* _AIM OF THE EXERCISE_
Using the entries that follow, collect the lines where the word "worker" appears.

*** WORKING DATA Section Begins ***

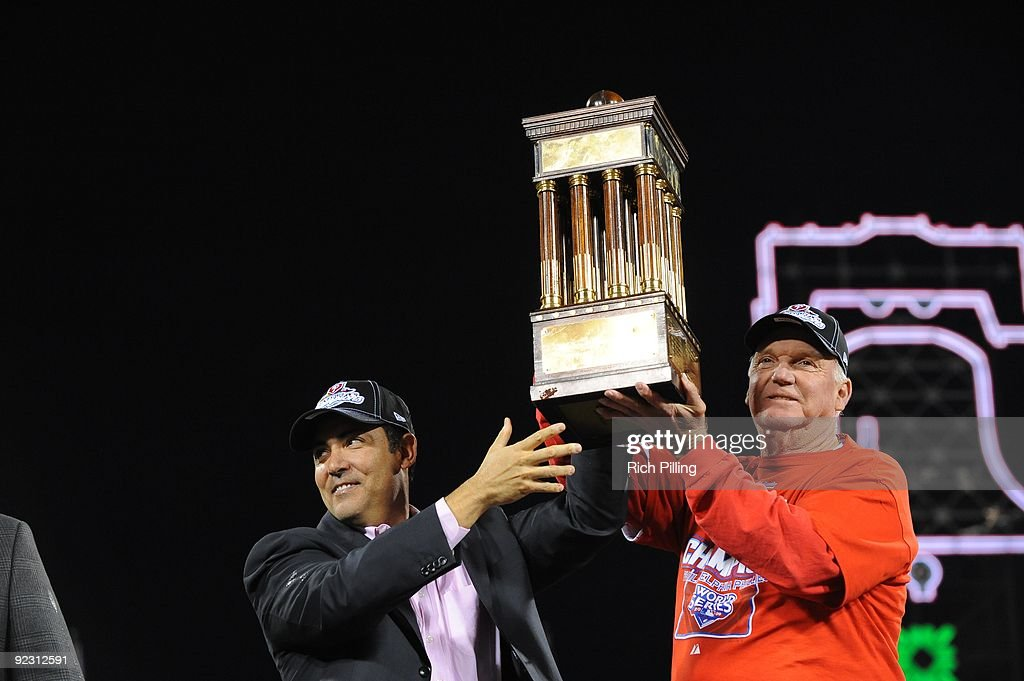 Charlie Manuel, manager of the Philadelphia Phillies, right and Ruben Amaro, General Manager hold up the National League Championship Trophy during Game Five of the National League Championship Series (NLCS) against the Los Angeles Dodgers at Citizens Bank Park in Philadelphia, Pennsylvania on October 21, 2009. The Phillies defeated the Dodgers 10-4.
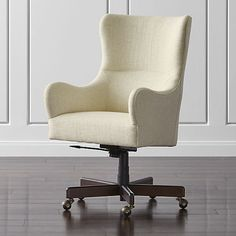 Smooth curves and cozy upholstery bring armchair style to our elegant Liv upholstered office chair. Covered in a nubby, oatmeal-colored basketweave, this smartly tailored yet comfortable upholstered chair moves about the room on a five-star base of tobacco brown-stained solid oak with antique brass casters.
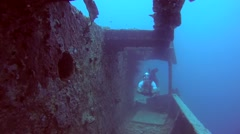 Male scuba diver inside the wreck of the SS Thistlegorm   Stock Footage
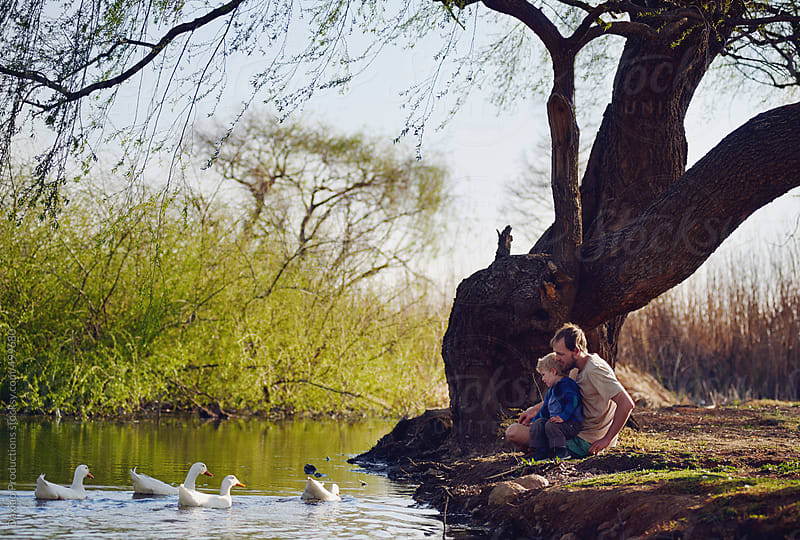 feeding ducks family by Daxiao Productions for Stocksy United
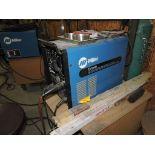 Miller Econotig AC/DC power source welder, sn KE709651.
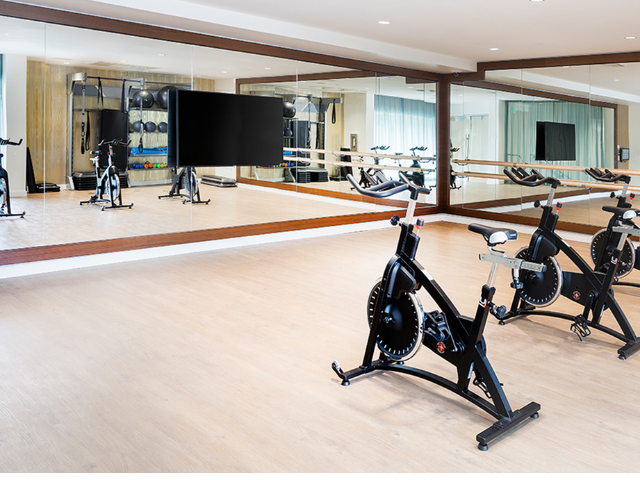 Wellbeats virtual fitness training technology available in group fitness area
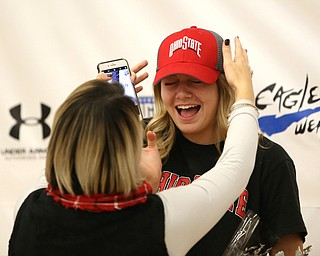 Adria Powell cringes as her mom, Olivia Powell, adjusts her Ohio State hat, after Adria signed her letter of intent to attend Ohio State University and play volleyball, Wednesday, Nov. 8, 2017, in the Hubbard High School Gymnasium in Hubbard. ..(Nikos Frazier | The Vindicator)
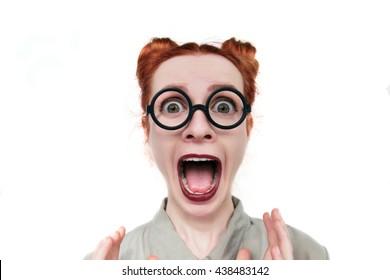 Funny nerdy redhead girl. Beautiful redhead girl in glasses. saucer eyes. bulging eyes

*** WORKING DATA Section Ends ***
*** WORKING DATA Section Begins ***

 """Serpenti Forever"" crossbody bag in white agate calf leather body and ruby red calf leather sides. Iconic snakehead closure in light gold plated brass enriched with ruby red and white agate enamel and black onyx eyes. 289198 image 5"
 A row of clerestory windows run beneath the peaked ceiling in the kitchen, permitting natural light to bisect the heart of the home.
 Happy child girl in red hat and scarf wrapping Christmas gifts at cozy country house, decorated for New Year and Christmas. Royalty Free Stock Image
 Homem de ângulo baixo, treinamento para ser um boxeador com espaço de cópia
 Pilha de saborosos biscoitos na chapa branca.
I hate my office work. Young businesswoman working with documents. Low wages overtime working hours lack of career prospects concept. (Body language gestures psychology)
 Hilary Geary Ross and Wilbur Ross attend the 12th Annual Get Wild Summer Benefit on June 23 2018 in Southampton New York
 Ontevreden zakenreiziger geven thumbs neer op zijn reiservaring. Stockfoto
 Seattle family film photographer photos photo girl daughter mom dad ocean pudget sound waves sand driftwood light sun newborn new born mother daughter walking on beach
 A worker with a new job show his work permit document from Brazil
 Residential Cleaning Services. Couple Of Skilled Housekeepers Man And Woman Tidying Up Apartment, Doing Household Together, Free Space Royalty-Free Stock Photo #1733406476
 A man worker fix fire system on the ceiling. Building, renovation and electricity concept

*** WORKING DATA Section Ends ***
*** WORKING DATA Section Begins ***

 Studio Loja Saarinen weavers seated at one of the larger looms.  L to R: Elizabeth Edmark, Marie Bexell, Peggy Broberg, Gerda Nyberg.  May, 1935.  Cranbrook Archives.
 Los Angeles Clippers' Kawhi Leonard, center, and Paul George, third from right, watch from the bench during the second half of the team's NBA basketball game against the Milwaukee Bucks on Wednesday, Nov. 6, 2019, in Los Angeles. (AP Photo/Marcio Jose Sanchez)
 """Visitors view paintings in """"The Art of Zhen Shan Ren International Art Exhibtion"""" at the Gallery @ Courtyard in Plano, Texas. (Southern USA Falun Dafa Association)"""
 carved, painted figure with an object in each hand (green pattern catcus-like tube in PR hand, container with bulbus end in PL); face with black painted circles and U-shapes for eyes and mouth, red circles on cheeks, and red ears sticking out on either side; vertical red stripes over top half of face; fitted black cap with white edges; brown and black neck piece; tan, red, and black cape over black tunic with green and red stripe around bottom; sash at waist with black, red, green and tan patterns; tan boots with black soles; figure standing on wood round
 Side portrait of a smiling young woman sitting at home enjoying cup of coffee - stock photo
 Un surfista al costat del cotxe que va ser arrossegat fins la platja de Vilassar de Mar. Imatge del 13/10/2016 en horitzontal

*** WORKING DATA Section Ends ***

* _THE COMPLETED TASK_
 A worker with a new job show his work permit document from Brazil
 A man worker fix fire system on the ceiling. Building, renovation and electricity concept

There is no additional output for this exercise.